Harchenko thrived in the close-knit law school community. An active member of the Student Bar Association, she helped create the first women’s bar association in the state. She also clerked at the Legislative Counsel’s Office and worked as an intern at both the Employment Relations Board and Marion County Legal Aid. When she graduated from the College of Law in 1976, she left the school with a keen interest in public practice. “I prefer to work with people rather than argue over a case,” said Harchenko. “I’m more interested in how a law applies to an issue, in breaking down a problem into its various elements and finding solutions.”
Harchenko has held a succession of important state public service positions throughout the past 30 years. Following graduation, she clerked for Judge Carlisle Roberts of the Oregon Tax Court for a year and then spent two years working as a deputy legislative counsel for the Oregon Legislative Assembly, where she worked on land use and energy legislation. In 1979, she moved to the Tax Section of the Oregon Department of Justice (DOJ); six years later, she was appointed attorney in charge. In 1993, Harchenko was named special counsel to the Attorney General and worked with lawyers from all areas of the DOJ on special projects ranging from complex litigation to administrative issues. She also worked on several multidisciplinary initiatives, including the Supreme Court Task Force on Gender Fairness.
“During my time at the DOJ, I got interested in how organizations work,” Harchenko said. “Rather than dealing with one piece of an organization’s mission on the front line, I became interested in the bigger picture. When the Revenue director retired, I threw my hat into the ring for the job.”
Gov. John Kitzhaber appointed Harchenko director of the Oregon Department of Revenue in May 1997; she was reappointed four years later. “I am no longer practicing law, but I use my legal knowledge and training to some extent almost every day,” said Harchenko, who directs the activities of the 900-person agency that is responsible for all personal and corporate income taxes, the property tax, the cigarette taxes, and a variety of other programs. “It was a difficult transition at first. I had worked for the department for years as its attorney — now I am the client.”
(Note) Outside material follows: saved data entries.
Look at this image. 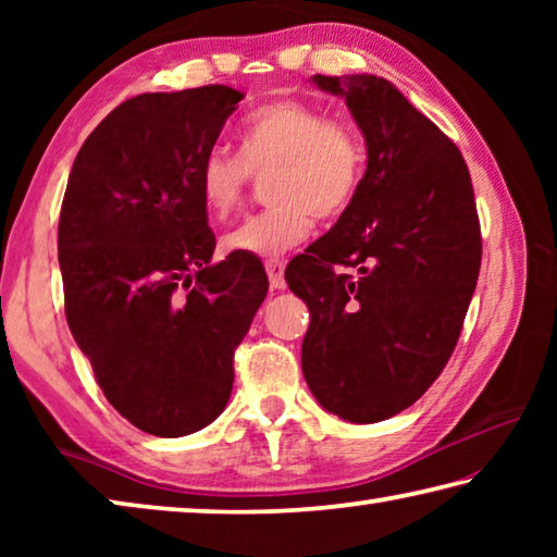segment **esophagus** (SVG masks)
<instances>
[{
    "label": "esophagus",
    "instance_id": "1",
    "mask_svg": "<svg viewBox=\"0 0 557 557\" xmlns=\"http://www.w3.org/2000/svg\"><path fill=\"white\" fill-rule=\"evenodd\" d=\"M265 270L270 277V289H285V265L280 260H268Z\"/></svg>",
    "mask_w": 557,
    "mask_h": 557
}]
</instances>
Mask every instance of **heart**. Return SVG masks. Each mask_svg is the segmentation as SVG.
I'll list each match as a JSON object with an SVG mask.
<instances>
[{
	"label": "heart",
	"instance_id": "obj_1",
	"mask_svg": "<svg viewBox=\"0 0 557 557\" xmlns=\"http://www.w3.org/2000/svg\"><path fill=\"white\" fill-rule=\"evenodd\" d=\"M240 157L211 149L199 169V196L225 221L245 201L252 176H268L270 209L223 235L235 256L272 260L297 248L322 221L338 219L363 182L366 149L351 127L301 100H272L238 132Z\"/></svg>",
	"mask_w": 557,
	"mask_h": 557
}]
</instances>
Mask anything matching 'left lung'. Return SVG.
<instances>
[{
  "label": "left lung",
  "instance_id": "obj_1",
  "mask_svg": "<svg viewBox=\"0 0 557 557\" xmlns=\"http://www.w3.org/2000/svg\"><path fill=\"white\" fill-rule=\"evenodd\" d=\"M312 81L346 100L369 164L354 203L285 277L312 317L301 342L309 391L366 425L410 408L447 366L482 231L465 157L393 83L369 73Z\"/></svg>",
  "mask_w": 557,
  "mask_h": 557
}]
</instances>
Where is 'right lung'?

As head of Revenue, Harchenko represents Oregon on the Multistate Tax Commission, a special body created to oversee the uniform administration of taxes. The commission collectively pools resources and jointly audits large corporations conducting business in multiple states. It also develops model statutes and regulations and works with the federal government to develop federal laws governing tax administration. “The commission ensures the states administer the acts fairly,” she said.
Despite her many responsibilities, Harchenko still finds time to mentor up to three Willamette law students at a time. “I’m a grand-mentor now,” said Harchenko, who still stays in touch with many of the students she first mentored more almost 15 years ago. She believes that mentors get as much from the program as their students. “Mentoring gives lawyers a chance to reinvest in the profession. It is critical to think of ourselves as members of a larger community. Everyone needs someone to help them along.”
And, of course, a little money back on their taxes…
Elizabeth S. Harchenko BS’72, JD’76
“When first-year students come to law school, it is such a different environment for them. Having someone who can serve as a resource for them and let them know that they can get through it is extremely helpful.”